“這就是吳芳與其情夫生的兄妹。”
有痣大漢站在屋簷上,低聲道。
那吳芳真是該死啊,早在與其原配成親前就已與人私通。
那死去的原配不僅沒有嫌棄,反而還八抬大轎迎進門,百般呵護。
結果呢,不僅自己落個人財兩空,寵愛了二十餘年的兒女,也不是自己的。
“我真想殺了他們。”三十歲出頭,有些血性的年輕男子一臉憤慨,想下殺手。
“算了,孩子是無辜的。”大漢搖頭。
“哥,你突破了!”
這時,一道驚喜的聲音響起。
演武場上,年輕一點的女孩對哥哥激動道:
“哥真厲害,不愧是清湖縣第一天才,尚在練骨境,都掌握了五成劍氣,武舉榜應該能衝進前十了吧。”
“雖然心毒,但是會生孩子,這吳家出了這麼位一流天才,必然後繼有人。”
遠處的屋頂上,年長老者嘆道。
真是好人不長命,禍害的兒子越天資聰穎,能源遠流長。
“有點難。”
演武場,哥哥搖頭,道:“那些大世家的天才一點也不可輕視,還有某些妖孽人物,我聽說,隔壁縣城的天才也是與我一樣,剛練出了黃金骨,可對方卻將一門技藝練到了宗師級境地,那才是真正天才,入武院輕而易舉。

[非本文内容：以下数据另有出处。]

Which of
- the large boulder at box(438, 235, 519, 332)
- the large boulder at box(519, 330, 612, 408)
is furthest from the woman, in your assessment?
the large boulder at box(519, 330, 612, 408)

”
“這麼厲害?”妹妹凝聲道,在她眼裡,哥哥已是最耀眼的人物。
“對比那些人,我自然甘拜下風,不過嘛。”
哥哥忽然又笑道:“只要入了六品,我學了那便宜爹家傳的先天血術,不見得會輸給那些世家子弟,入武院已是板上釘釘。”
聞言,妹妹眼神里帶著複雜,道:“哥,爹那般寵愛我們。”
“你怎還認那死人當爹?”
哥哥皺眉,冷聲喝道。
“哥!”妹妹不由道,她不明白,明明是他們生父生母的過錯,然而她哥哥知道一切後,不僅沒有任何過激反應,反而還很開心。
她思緒片刻,詢問:“哥,你是不是早知道自己不是爹的孩子。”
“娘就是知道你太念舊情了,怕你壞事,才不敢提早告訴你。”哥哥開口,算是證實了,他懂事後就已知道一切。
“所以娘要殺爹的時候,你也沒有阻止?”妹妹忍不住落淚。
她對此事耿耿於懷,一直對生生父母沒有好臉色,可沒想到,哥哥也是元兇之一。
“想要站得穩,必須要狠,咱親爹來歷不簡單,可是一位金丹大人物的遠親,你多親近父親,待我成為武舉人,咱肯定能與那位金丹祖宗搭線。”